**Study text**
A brute force campaign looking to set up a distributed denial of service (DDoS) botnet using a rare Linux rootkit malware has been launched, emanating from the servers of a Hong Kong-based company called Hee Thai Limited.
The malware, known as XOR.DDoS, was first spotted in September by security research firm Malware Must Die. But security firm FireEye says that new variants have been making their way into the wild, as recently as Jan.20.
XOR.DDoS is installed on targeted systems via SSH (Secure Shell) brute-force attacks that target both servers and network devices. And these are being carried out using complex attack scripts to serve the malware through a sophisticated distribution scheme that allows the attackers to compile and deliver tailored rootkits on-demand, to infect x86 and mobile ARM systems alike. Once infected, the hosts are enlisted to launch DDoS attacks.
“While typical DDoS bots are straightforward in operation and often programmed in a high-level script such as PHP or Perl, the XOR.DDoS family is programming in C/C++ and incorporates multiple persistence mechanisms including a rare Linux rootkit,” FireEye researchers noted in an analysis.
What’s notable about the Hee Thai attack is the sheer scale of the operation. Within 24 hours of first sighting back in November, FireEye had observed well over 20,000 SSH login attempts, per server. By the end of January, each server had seen nearly 1 million login attempts.

**Task instructions**
a) Reproduce verbatim the portion of the XOR.DDoS article that opens with the words containing "A brute force" and closes with "launch DDoS attacks.".
b) Extend the article on the XOR.DDoS botnet campaign, beginning after its final sentence.

**Supplied information**
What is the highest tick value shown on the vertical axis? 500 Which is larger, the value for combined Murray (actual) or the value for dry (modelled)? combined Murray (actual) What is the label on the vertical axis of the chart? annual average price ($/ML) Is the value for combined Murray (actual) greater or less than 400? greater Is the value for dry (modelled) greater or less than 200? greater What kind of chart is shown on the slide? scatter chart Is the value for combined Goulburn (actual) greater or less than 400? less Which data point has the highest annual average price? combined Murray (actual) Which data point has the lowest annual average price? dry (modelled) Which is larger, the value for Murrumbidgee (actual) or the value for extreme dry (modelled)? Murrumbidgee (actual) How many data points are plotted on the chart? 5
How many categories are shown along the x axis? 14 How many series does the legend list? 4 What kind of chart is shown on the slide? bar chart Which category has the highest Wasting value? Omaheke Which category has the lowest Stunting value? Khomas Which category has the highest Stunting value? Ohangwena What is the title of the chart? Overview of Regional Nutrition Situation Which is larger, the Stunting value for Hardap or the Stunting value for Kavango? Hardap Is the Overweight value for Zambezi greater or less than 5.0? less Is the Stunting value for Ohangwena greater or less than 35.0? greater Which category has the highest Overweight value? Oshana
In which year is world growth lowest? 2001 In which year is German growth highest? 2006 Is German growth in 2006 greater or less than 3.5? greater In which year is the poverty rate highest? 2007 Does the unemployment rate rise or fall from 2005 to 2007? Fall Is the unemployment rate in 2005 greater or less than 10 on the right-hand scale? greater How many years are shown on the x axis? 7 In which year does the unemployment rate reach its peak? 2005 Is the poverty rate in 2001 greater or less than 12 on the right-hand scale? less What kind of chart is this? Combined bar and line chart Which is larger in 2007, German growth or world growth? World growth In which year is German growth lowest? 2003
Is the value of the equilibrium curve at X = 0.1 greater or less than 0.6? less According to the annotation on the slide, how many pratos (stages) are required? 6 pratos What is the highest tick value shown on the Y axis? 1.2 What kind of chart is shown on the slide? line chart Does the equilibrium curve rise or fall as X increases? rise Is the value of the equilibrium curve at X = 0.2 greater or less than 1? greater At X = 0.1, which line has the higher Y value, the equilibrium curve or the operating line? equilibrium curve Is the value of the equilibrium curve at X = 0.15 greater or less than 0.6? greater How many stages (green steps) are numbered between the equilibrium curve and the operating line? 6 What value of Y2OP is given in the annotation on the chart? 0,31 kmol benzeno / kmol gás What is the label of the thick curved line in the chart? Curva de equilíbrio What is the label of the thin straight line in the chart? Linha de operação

**Numbered responses**
a)
A brute force campaign looking to set up a distributed denial of service (DDoS) botnet using a rare Linux rootkit malware has been launched, emanating from the servers of a Hong Kong-based company called Hee Thai Limited.
The malware, known as XOR.DDoS, was first spotted in September by security research firm Malware Must Die. But security firm FireEye says that new variants have been making their way into the wild, as recently as Jan.20.
XOR.DDoS is installed on targeted systems via SSH (Secure Shell) brute-force attacks that target both servers and network devices. And these are being carried out using complex attack scripts to serve the malware through a sophisticated distribution scheme that allows the attackers to compile and deliver tailored rootkits on-demand, to infect x86 and mobile ARM systems alike. Once infected, the hosts are enlisted to launch DDoS attacks.

b)
During this time period, traffic from 188.8.131.52/24 accounted for 63% of all observed port 22 traffic.
“Someone with a lot of bandwidth and resources really wanted to get into our servers,” FireEye researcher noted.
They also said that the campaign has been evolving. At the beginning, each IP address would attempt more than 20,000 passwords before moving on. It then dropped to attempting a few thousand passwords before cycling to the next, and repeat attacks also began to occur. Now, a new stage of the Hee Thai campaign is more chaotic than the previous two.
“The attacks now occur en masse and at random, frequently with multiple IPs simultaneously targeting the same server,” FireEye explained.
The Hee Thai campaign also features an on-demand malware build system. Using a sophisticated set of build systems, the malware harvests kernel headers and version strings from victims to deliver customized malware that may be compiled on-demand to deliver XOR.DDoS to the target machine.
This strategy makes hash signature-based detection systems ineffective for detecting XOR.DDoS.
“Brute force attacks are one of the oldest types of attacks,” FireEye researchers said. “Due to its ubiquity, there are numerous solutions available for defending against them. However a great many systems are vulnerable. Even in enterprise settings, network devices and servers in forgotten branch offices could be exposed to this threat.”